Connecting Performance Data to Bug Reports
Performance data becomes truly powerful when it is connected to your bug tracking system. When a player reports "the game is laggy," you need to see their hardware specs, their frame time history, their memory usage trend, and the scene they were in. Without this context, "the game is laggy" is an impossible bug to fix. With it, you can see that the player has 4 GB of RAM, the game was using 3.8 GB at the time of the complaint, and memory had been climbing steadily for 20 minutes—a clear memory leak in the current scene.

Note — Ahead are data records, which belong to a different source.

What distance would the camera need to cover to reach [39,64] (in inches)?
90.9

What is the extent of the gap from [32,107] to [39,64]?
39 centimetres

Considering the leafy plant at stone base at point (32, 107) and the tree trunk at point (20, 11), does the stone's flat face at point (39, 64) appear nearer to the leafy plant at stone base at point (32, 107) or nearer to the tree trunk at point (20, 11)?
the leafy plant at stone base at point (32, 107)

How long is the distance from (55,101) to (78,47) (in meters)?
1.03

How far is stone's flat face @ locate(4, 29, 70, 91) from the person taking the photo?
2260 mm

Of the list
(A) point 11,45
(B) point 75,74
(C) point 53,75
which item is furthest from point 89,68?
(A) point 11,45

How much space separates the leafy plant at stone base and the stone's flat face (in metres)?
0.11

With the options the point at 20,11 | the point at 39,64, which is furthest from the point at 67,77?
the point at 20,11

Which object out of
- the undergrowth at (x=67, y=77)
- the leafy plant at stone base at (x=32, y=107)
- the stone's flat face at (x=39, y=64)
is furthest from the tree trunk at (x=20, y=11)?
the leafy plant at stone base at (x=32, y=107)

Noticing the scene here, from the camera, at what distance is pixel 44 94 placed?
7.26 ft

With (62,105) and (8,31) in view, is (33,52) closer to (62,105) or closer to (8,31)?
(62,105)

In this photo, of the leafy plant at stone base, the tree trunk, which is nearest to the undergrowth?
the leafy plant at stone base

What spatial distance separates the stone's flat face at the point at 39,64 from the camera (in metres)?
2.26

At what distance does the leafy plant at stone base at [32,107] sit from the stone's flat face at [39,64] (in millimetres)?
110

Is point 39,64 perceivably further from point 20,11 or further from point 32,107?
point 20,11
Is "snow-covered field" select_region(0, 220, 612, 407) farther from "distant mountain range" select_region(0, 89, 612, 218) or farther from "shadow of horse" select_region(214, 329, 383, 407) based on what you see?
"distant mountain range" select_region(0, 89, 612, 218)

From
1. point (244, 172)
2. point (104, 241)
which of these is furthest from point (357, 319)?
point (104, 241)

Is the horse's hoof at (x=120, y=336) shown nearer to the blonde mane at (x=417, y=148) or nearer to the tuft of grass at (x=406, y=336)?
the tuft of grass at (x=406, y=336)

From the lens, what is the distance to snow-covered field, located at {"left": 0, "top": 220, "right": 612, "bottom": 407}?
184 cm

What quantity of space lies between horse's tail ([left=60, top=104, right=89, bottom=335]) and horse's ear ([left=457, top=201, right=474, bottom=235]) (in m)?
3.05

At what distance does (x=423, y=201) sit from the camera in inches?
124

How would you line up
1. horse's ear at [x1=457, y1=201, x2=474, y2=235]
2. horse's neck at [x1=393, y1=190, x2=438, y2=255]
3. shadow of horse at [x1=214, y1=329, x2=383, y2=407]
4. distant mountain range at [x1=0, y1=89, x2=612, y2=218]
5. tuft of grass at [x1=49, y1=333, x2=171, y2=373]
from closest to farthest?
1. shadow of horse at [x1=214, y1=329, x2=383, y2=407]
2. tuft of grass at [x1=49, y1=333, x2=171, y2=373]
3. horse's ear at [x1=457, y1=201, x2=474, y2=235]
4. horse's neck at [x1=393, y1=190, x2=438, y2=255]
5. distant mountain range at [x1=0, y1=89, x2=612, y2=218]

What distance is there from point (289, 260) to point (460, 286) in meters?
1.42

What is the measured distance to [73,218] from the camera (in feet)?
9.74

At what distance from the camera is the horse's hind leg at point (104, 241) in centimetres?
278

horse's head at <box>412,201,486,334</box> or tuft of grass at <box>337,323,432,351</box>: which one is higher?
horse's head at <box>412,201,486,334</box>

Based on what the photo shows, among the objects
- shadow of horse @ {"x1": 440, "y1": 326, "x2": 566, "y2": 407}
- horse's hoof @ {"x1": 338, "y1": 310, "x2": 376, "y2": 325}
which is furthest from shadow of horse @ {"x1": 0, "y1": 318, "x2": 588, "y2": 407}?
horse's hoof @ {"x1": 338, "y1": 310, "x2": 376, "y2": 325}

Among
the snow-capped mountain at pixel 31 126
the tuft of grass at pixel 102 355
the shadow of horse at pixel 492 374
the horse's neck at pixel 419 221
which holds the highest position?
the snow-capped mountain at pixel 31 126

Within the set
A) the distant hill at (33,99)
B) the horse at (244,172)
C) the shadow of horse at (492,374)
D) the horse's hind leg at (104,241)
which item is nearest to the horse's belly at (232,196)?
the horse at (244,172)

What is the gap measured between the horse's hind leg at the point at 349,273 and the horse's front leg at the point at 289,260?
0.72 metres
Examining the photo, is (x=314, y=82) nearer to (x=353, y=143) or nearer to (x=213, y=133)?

Configure your crash reporting SDK to attach performance snapshots to every bug report. In Bugnet, this means adding context that persists alongside the standard device info:
# Attach performance snapshot to every report
func _on_report_sending() -> void:
var perf := {
"fps_current": Engine.get_frames_per_second(),
"frame_time_p99": _get_p99_frame_time(),
"memory_mb": Performance.get_monitor(
Performance.MEMORY_STATIC) / 1048576.0,
"video_memory_mb": Performance.get_monitor(
Performance.RENDER_VIDEO_MEM_USED) / 1048576.0,
"object_count": Performance.get_monitor(
Performance.OBJECT_COUNT),
"draw_calls": Performance.get_monitor(
Performance.RENDER_TOTAL_DRAW_CALLS_IN_FRAME),
}
Bugnet.set_context("performance", JSON.stringify(perf))Now every bug report in your dashboard includes a performance snapshot. You can filter reports by frame time to find all players experiencing stuttering, group them by GPU to identify driver-specific issues, and correlate memory usage with crash frequency to diagnose leaks. This transforms performance debugging from guesswork into data-driven engineering.
Related Issues
For setting up the crash reporting SDK that captures performance context alongside bug reports, see our guide on adding crash reporting to Unity and Godot in under 10 minutes. If your performance investigation reveals crashes rather than slowdowns, our beginner’s guide to reading game stack traces will help you diagnose them. For automating performance regression testing as part of your build pipeline, see automated QA testing for indie game studios.
Your dev machine is not your player's machine. Instrument first, optimize second, and let the telemetry tell you where it hurts.